Vestas raised its full-year profit margin forecast after posting strong second-quarter figures, revealing growing confidence among its management that the company's turnaround strategy is working.

The Danish manufacturer reported an increase in quarterly sales of 13.1% and a more-than seven-fold increase in operating profits (EBIT) from EUR 12 million ($15.7 million) in Q2 2013 to EUR 104 million in Q2 this year. This far exceeds analysts' expectations of an EBIT figure of EUR 63 million.

Vestas' Q2 net profit of EUR 94 million compared with a net loss of EUR 62 million in the second quarter of last year.

The company said it expected its full-year operating profit margin before special items of 6%, up from 3.5% in 2013. Its previous guidance was for a minimum of 5%.

Chief executive Anders Runevad was appointed a year ago after Vestas had issued a series of profit warnings.

Under his leadership, the manufacturer has shed more than 5,000 jobs, closed plants and sold unprofitable businesses in a far-reaching restructuring after overcapacity and intense competition hit the renewable-energy sector.

Vestas' share price gained 43.8% for the year to 2 September, down on its peak in June, when it was up 84.5% for the year.

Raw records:
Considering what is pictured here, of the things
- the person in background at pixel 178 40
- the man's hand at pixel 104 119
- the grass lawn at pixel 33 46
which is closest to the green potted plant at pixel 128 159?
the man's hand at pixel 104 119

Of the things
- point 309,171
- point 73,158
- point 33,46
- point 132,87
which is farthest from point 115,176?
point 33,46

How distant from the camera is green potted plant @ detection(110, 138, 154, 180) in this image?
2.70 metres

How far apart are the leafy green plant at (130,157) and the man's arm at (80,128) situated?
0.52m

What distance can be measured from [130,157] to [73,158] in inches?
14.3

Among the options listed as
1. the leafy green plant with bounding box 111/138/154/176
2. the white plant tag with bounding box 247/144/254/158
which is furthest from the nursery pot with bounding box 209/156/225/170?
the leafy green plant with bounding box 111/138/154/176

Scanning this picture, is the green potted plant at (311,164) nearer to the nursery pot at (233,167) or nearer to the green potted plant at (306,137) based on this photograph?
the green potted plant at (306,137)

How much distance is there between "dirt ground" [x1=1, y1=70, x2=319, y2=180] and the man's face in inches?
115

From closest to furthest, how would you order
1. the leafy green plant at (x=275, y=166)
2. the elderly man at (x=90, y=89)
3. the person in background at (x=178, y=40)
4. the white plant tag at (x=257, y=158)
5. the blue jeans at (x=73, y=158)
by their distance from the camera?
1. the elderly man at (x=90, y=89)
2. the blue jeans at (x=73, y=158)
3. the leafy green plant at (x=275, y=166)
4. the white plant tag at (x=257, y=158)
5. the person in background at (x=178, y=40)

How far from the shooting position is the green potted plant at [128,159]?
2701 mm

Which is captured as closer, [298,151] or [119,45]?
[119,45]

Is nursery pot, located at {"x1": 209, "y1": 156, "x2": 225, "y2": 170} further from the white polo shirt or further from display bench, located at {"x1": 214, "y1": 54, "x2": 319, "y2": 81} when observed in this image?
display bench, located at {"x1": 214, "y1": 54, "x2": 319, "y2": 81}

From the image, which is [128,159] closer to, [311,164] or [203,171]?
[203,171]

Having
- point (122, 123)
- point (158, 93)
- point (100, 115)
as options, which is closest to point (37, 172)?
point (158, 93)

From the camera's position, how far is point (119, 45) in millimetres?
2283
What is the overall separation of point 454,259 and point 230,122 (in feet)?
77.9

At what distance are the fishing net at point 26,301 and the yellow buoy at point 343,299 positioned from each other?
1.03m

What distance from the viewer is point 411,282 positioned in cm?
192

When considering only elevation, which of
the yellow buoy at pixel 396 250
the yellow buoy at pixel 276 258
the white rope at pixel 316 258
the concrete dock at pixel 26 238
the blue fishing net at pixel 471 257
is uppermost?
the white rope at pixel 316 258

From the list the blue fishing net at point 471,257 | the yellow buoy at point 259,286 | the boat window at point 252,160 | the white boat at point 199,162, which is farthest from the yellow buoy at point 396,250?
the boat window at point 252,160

- **Stated exercise 1**: Transcribe the part of the Vestas earnings text between "Chief executive Anders" and "the renewable-energy sector.", inclusive.
- **Stated exercise 2**: Using the Vestas earnings text, mark each statement yes or no depending on whether the text supports it, and quote the words that decide it: (a) Vestas reported operating profits of EUR 12 million in Q2 2013. (b) Analysts had expected a higher EBIT figure than the one Vestas reported. (c) The company's earlier guidance put its full-year operating profit margin at a minimum of 5%.

- **Answer 1**:
Chief executive Anders Runevad was appointed a year ago after Vestas had issued a series of profit warnings.

Under his leadership, the manufacturer has shed more than 5,000 jobs, closed plants and sold unprofitable businesses in a far-reaching restructuring after overcapacity and intense competition hit the renewable-energy sector.

- **Answer 2**:
(a) Yes: "from EUR 12 million ($15.7 million) in Q2 2013"
(b) No: "This far exceeds analysts' expectations of an EBIT figure of EUR 63 million."
(c) Yes: "Its previous guidance was for a minimum of 5%."